Then write the datasets to disk using to_netcdf() method:

ds1.to_netcdf("ds1.nc")
ds2.to_netcdf("ds2.nc")

You can read an individual file from disk by using open_dataset() method:

ds3 = xr.open_dataset("ds1.nc")

or using the load_dataset() method:

ds4 = xr.load_dataset('ds1.nc')

Tasks:

  • Explore the hierarchical structure of the ds1 and ds2 datasets in a Jupyter notebook by typing the variable names in a code cell and execute. Click the disk-looking objects on the right to expand the fields.
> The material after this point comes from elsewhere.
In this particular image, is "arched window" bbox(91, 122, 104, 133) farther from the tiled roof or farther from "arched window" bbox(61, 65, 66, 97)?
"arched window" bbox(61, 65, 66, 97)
  • Explore ds3 and ds4 datasets, and compare them with ds1. What are the differences?

Follow-up discussion

  • New learnings?

  • Useful file formats

  • Resources sufficient to data size

  • Data-chunking as technique if not enough RAM

  • Is xarray useful for you?

Keypoints

  • File formats
    • No format fits all requirements

    • HDF5 and NetCDF good for Big data

  • Packages
    • xarray
      • can deal with 3D-data and higher dimensions

    • Dask
      • uses lazy execution

      • Only use for processing very large amount of data

  • Allocate more RAM by asking for
    • Several cores

    • Nodes will more RAM